**JOB:**
Write out, word for word, every line from the one containing "What distance from the lens" through the last line of the records below, both ends included.
** Begin DATA **
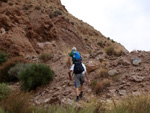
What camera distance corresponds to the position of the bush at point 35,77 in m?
7.37

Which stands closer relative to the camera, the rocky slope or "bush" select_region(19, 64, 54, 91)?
the rocky slope

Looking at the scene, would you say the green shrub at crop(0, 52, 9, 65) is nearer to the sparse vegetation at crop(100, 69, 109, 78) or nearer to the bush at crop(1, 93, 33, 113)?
the sparse vegetation at crop(100, 69, 109, 78)

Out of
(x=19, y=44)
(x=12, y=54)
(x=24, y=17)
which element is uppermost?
(x=24, y=17)

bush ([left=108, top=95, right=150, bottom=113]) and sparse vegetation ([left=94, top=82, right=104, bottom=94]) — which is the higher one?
bush ([left=108, top=95, right=150, bottom=113])

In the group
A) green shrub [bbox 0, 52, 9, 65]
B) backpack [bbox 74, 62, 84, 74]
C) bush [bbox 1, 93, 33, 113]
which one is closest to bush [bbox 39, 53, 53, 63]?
green shrub [bbox 0, 52, 9, 65]

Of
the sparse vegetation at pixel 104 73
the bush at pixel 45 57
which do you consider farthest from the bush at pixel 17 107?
the bush at pixel 45 57

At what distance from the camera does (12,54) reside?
521 inches

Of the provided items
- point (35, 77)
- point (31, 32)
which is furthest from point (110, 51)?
point (31, 32)

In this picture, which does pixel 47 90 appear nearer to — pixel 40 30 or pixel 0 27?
pixel 0 27

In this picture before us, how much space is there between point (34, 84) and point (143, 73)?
16.8ft

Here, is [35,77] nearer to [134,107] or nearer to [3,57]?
[134,107]

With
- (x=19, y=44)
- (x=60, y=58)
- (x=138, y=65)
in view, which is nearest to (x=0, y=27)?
(x=19, y=44)

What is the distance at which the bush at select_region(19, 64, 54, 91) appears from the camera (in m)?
7.37

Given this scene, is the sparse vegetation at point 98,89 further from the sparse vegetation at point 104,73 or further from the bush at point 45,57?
the bush at point 45,57
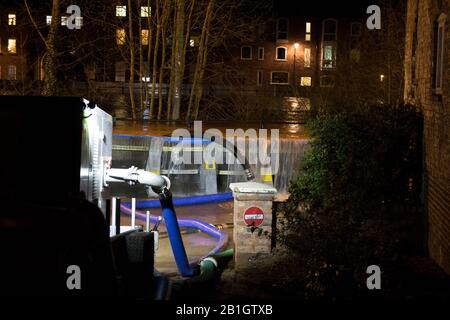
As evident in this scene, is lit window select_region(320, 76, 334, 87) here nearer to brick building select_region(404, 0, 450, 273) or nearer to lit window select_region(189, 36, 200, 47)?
lit window select_region(189, 36, 200, 47)

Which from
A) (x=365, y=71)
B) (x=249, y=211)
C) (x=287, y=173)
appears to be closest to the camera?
(x=249, y=211)

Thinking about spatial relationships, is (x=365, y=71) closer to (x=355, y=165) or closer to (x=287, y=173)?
(x=287, y=173)

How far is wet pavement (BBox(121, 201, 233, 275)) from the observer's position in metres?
10.6

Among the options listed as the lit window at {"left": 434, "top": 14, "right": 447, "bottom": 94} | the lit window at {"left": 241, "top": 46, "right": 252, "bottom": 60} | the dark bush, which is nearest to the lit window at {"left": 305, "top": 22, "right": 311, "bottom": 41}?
the lit window at {"left": 241, "top": 46, "right": 252, "bottom": 60}

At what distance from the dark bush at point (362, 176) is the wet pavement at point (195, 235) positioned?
5.85ft

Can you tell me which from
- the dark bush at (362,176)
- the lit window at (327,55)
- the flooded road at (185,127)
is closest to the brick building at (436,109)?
the dark bush at (362,176)

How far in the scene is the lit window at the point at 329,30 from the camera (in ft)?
210

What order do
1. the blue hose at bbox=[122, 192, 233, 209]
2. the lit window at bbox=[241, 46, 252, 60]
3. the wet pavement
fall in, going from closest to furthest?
the wet pavement, the blue hose at bbox=[122, 192, 233, 209], the lit window at bbox=[241, 46, 252, 60]

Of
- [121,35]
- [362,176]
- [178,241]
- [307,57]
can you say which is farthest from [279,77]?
[178,241]

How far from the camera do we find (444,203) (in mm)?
9453

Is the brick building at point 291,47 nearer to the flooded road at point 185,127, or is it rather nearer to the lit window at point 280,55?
the lit window at point 280,55

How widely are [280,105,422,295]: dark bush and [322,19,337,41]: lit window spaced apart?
53.3m
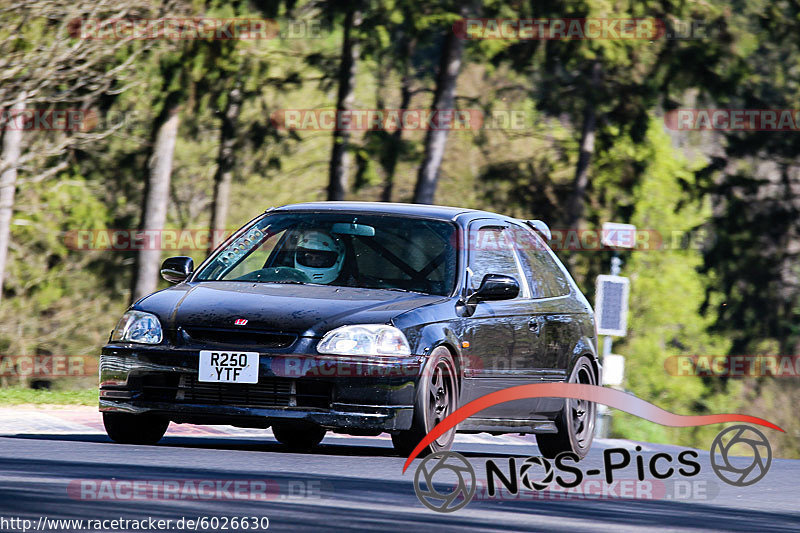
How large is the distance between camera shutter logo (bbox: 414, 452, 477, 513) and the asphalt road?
0.26 ft

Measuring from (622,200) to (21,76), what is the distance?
18.4 meters

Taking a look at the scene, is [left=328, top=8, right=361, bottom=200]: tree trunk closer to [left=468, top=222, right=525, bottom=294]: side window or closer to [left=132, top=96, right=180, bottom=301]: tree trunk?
[left=132, top=96, right=180, bottom=301]: tree trunk

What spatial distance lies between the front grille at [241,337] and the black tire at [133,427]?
101cm

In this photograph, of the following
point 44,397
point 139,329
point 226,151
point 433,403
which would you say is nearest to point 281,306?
point 139,329

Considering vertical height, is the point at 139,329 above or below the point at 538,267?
below

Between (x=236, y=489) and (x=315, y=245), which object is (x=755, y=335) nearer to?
(x=315, y=245)

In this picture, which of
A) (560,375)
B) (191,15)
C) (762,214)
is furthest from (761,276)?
(560,375)

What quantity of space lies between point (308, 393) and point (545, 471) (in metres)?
2.05

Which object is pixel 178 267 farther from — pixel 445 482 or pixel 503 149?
pixel 503 149

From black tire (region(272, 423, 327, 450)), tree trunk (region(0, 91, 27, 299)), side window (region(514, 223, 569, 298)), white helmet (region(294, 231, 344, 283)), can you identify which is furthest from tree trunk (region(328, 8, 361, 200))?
white helmet (region(294, 231, 344, 283))

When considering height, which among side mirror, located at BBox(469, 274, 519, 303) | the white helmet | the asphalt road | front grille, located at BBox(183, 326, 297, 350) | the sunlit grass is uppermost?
the white helmet

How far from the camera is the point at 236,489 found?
25.5 ft

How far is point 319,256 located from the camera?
10.4 m

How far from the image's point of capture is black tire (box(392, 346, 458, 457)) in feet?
30.0
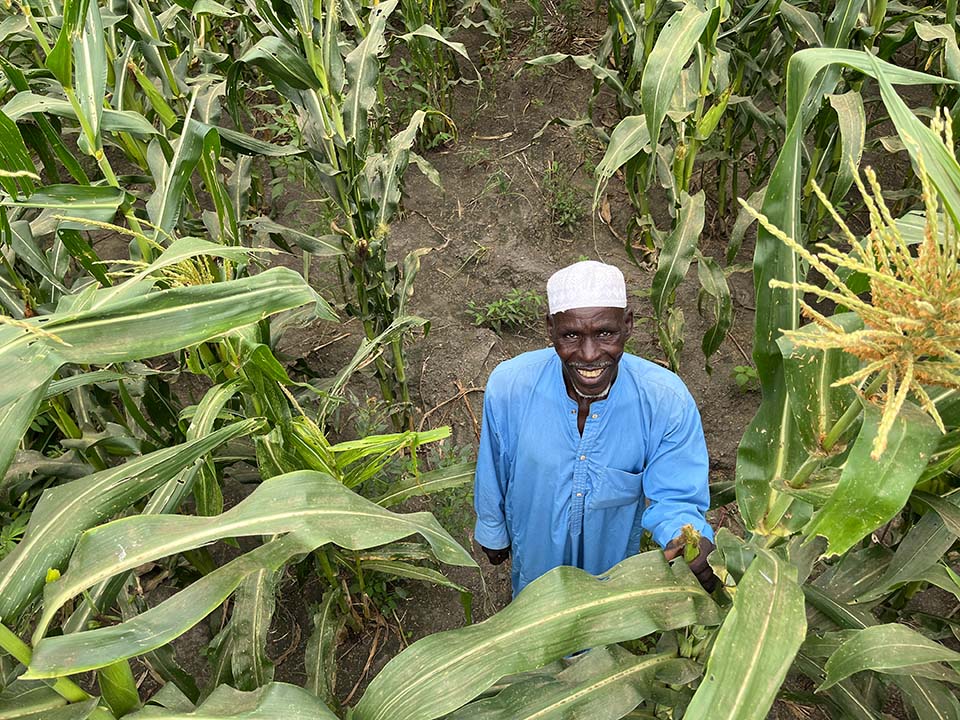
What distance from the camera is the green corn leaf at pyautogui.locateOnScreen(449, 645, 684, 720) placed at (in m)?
1.50

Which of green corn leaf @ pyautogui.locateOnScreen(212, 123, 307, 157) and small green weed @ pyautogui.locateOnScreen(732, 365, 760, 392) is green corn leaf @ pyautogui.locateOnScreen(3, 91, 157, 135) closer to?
green corn leaf @ pyautogui.locateOnScreen(212, 123, 307, 157)

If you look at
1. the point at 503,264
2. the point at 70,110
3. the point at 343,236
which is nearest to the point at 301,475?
the point at 70,110

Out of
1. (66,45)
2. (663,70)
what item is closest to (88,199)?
(66,45)

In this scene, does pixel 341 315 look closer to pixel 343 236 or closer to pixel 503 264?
pixel 503 264

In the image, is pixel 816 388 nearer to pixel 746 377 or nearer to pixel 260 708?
pixel 260 708

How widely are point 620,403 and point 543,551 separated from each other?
64 centimetres

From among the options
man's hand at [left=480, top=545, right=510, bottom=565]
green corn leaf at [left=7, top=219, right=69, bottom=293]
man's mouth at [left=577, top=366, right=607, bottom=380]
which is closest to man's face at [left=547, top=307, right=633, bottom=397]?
man's mouth at [left=577, top=366, right=607, bottom=380]

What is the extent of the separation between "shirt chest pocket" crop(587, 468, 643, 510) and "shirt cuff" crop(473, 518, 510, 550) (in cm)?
36

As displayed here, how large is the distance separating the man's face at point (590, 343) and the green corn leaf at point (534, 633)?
565mm

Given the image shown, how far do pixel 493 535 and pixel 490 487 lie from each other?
0.70 ft

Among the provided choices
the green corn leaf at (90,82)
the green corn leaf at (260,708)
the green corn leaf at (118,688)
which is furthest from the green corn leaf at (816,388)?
the green corn leaf at (90,82)

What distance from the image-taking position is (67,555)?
1.27 meters

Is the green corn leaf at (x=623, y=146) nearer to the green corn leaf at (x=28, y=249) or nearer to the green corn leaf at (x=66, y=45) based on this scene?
the green corn leaf at (x=66, y=45)

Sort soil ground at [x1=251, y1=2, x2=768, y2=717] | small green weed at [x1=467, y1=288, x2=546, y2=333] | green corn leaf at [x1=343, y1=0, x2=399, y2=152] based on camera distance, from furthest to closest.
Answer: small green weed at [x1=467, y1=288, x2=546, y2=333] < soil ground at [x1=251, y1=2, x2=768, y2=717] < green corn leaf at [x1=343, y1=0, x2=399, y2=152]
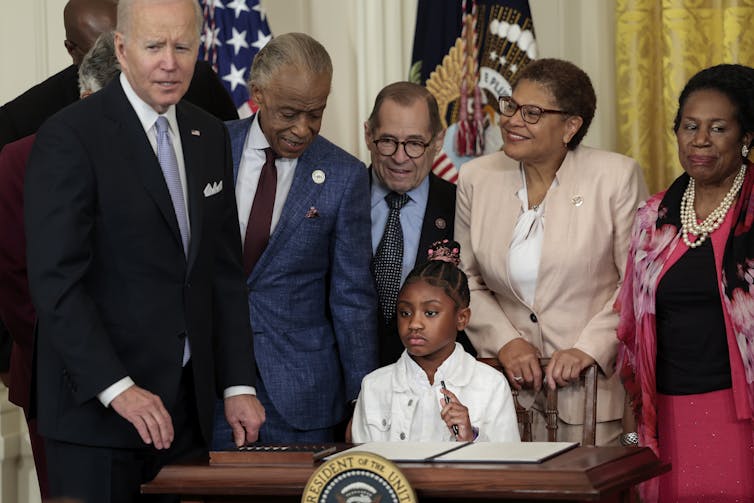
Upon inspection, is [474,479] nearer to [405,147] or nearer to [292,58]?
[292,58]

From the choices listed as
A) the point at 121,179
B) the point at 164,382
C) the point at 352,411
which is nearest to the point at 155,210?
the point at 121,179

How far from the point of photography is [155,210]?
284 centimetres

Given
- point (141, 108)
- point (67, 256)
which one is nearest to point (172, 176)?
point (141, 108)

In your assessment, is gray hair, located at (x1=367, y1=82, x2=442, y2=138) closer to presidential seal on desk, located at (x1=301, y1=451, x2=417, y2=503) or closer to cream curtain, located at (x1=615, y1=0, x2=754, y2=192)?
cream curtain, located at (x1=615, y1=0, x2=754, y2=192)

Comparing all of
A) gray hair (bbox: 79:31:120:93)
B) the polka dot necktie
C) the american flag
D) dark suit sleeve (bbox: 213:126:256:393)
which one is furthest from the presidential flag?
dark suit sleeve (bbox: 213:126:256:393)

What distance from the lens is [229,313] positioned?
3.14 meters

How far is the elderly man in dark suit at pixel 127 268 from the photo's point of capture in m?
2.71

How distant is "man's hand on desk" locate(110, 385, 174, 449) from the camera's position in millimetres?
2682

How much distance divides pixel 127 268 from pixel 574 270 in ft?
4.96

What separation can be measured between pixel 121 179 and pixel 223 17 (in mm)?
2792

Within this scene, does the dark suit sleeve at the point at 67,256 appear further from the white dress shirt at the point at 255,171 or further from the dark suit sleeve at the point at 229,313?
the white dress shirt at the point at 255,171

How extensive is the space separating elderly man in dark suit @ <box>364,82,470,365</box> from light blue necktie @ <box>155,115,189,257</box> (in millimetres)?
1152

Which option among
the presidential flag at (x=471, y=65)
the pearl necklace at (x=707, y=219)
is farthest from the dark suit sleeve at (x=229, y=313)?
the presidential flag at (x=471, y=65)

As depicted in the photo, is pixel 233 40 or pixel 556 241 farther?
pixel 233 40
** End DATA **
**FULL RESPONSE:**
What distance from the lens is [229,313] positioned?
3.14 meters

How far is the elderly man in dark suit at pixel 127 268 from the photo's point of capture in m?
2.71

How distant is "man's hand on desk" locate(110, 385, 174, 449) from the camera's position in millimetres?
2682

How much distance divides pixel 127 268 from pixel 574 270 in ft?
4.96

What separation can be measured between pixel 121 179 and pixel 223 17 (in mm)?
2792

Within this scene, does the dark suit sleeve at the point at 67,256 appear further from the white dress shirt at the point at 255,171 or further from the dark suit sleeve at the point at 229,313?
the white dress shirt at the point at 255,171

How extensive is the space separating elderly man in dark suit @ <box>364,82,470,365</box> from light blue necktie @ <box>155,115,189,257</box> (in millimetres)?
1152

Which option among
the presidential flag at (x=471, y=65)
the pearl necklace at (x=707, y=219)
is farthest from the dark suit sleeve at (x=229, y=313)?
the presidential flag at (x=471, y=65)

As depicted in the photo, is pixel 233 40 or pixel 556 241 farther?
pixel 233 40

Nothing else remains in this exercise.